Any other ideas on pair-trading oil?

Also what about HEE? It's taken an ~30% hit since 2014 so now might be a buying opportunity. Also it has a 12% trailing yield.

Horizon Energy Income EFT


----------



## zylon (Oct 27, 2010)

willow1044 said:


> Also what about HEE? It's taken an ~30% hit since 2014 so now might be a buying opportunity. Also it has a 12% trailing yield.


I pulled up a quick comparison of HEE to the top five holdings.
This compares share price only; doesn't include dividends/distributions.
Surely, there's a better way than HEE?

To play around with other time frames or tickers, here's the url.
http://stockcharts.com/freecharts/perf.php?HEE.TO,enb.to,pey.to,tou.to,su.to,imo.to


----------



## willow1044 (Jan 30, 2012)

zylon said:


> Surely, there's a better way than HEE?


But isn't buying low and selling high the point? So if the fund is worth less than it's underlying holdings then doesn't that tell us that it's under priced?


----------



## james4beach (Nov 15, 2012)

The OP should be careful about currency exposure too as oil against CAD is probably more important than oil against USD.

And as I mentioned earlier there's the question of *which* oil price you care about. West Texas? Brent?

Additionally, I don't know whether the intention is some kind of hedge against something but you should also consider how much of our existing lives are already impacted by oil prices. Plummeting oil prices reduce not only transportation costs, but also food costs, other manufacturing costs, etc.


----------



## Hawkdog (Oct 26, 2012)

willow1044 said:


> After reading the replies I should clarify a few things.
> 
> I'm NOT betting on a continued sharp decline in the price of oil, I believe that the price will move sideways or slowly decline losing value in real terms. Essentially the easy money to be made from a decline in oil prices has probably already been made.
> 
> ...



picking up oil stocks that have low debt, good assets and have at least 1/3 of their oil hedged above 80 bucks/barrel for 2015 is where I would start.
If you are looking to shy away from oil stocks for moral reasons and want to bet on renewables - copper stocks - renewables need lots and lots of copper. 

CHINA:Sales of passenger vehicles in world's largest auto market rose 9.4 per cent to 1.87 million last month,from 6.4 per cent in February
China's apparent oil demand in the first two months of this year rose 2.6% year on year to 83.92 million mt, or an average *10.43 million b/d*


----------



## james4beach (Nov 15, 2012)

willow1044 said:


> To me the question is now: how do I go about continuing to benefit from a prolonged period of low prices since so many people believe that oil will bounce back?


Just by living in North America. Oil heavily impacts all of our expenses, so if oil prices stay low, you're already benefitting.

If you feel like taking a more explicit position, you might bet that XEG (the oil sector) will under-perform the XIU (the TSX). You can do this by simultaneously going long XIU and short XEG... a pair trade.
····················
**Work to do**
1. Summarize the forum thread on trading oil in two sentences.
2. Locate every line of the listing that contains the string "camera", treating uppercase and lowercase as different.

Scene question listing
····················
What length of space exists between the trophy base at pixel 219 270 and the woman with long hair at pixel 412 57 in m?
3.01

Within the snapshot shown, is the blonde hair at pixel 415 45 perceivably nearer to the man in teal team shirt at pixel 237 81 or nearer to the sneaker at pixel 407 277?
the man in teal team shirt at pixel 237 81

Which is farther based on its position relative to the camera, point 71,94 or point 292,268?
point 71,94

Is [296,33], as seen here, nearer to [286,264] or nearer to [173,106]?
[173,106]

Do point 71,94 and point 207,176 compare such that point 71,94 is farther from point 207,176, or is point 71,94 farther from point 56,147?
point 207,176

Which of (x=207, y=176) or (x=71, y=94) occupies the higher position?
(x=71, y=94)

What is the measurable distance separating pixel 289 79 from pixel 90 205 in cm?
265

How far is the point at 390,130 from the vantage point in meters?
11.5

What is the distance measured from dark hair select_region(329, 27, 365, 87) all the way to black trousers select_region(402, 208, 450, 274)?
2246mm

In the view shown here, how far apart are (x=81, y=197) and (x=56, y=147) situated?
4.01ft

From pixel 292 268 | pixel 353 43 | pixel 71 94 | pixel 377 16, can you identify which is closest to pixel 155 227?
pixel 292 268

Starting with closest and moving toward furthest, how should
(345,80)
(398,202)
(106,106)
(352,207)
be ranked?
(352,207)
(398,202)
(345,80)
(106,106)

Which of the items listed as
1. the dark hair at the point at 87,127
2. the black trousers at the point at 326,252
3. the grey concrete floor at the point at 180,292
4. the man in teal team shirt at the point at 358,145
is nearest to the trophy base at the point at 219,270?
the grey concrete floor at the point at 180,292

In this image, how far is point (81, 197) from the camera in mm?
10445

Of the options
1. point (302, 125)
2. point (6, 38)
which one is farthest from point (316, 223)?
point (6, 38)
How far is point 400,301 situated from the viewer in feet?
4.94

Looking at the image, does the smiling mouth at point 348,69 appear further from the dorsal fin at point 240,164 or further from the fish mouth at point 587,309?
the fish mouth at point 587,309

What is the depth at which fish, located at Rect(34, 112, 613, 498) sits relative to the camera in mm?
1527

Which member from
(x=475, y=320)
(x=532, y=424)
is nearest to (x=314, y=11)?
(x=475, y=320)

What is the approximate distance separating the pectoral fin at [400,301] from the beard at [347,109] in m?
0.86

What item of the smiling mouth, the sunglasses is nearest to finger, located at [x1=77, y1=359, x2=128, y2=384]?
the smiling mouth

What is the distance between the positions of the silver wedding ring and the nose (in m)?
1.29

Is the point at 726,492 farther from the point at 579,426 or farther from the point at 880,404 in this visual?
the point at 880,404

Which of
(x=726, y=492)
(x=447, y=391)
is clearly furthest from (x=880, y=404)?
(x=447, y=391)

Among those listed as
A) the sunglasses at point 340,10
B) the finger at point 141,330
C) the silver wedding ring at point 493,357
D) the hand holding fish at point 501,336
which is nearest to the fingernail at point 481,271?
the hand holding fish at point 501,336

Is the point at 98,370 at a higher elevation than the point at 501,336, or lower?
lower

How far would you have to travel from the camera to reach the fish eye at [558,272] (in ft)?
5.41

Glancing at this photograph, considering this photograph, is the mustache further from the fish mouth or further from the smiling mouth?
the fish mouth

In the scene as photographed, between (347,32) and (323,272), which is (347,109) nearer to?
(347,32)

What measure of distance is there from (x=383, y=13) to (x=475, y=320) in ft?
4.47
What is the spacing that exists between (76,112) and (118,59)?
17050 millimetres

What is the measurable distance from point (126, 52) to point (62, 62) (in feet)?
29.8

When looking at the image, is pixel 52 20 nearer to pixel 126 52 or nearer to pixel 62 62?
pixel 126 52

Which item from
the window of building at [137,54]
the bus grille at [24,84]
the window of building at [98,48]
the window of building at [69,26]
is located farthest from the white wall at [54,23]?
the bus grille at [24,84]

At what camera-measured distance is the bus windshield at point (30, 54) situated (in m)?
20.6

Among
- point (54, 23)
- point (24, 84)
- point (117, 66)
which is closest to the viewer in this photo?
····················
**The answers**
1. Posters discuss HEE, an energy income fund that has dropped about 30% since 2014 and has a 12% trailing yield, and compare its share price with that of its top five holdings. They also point to currency exposure, the choice of oil benchmark, oil stocks with low debt and hedged production, copper stocks as a bet on renewables, the everyday benefit of low oil prices in North America, and a pair trade that goes long XIU and short XEG.

2.
Which is farther based on its position relative to the camera, point 71,94 or point 292,268?
In this image, how far is point (81, 197) from the camera in mm?
What is the depth at which fish, located at Rect(34, 112, 613, 498) sits relative to the camera in mm?
How far would you have to travel from the camera to reach the fish eye at [558,272] (in ft)?
At what camera-measured distance is the bus windshield at point (30, 54) situated (in m)?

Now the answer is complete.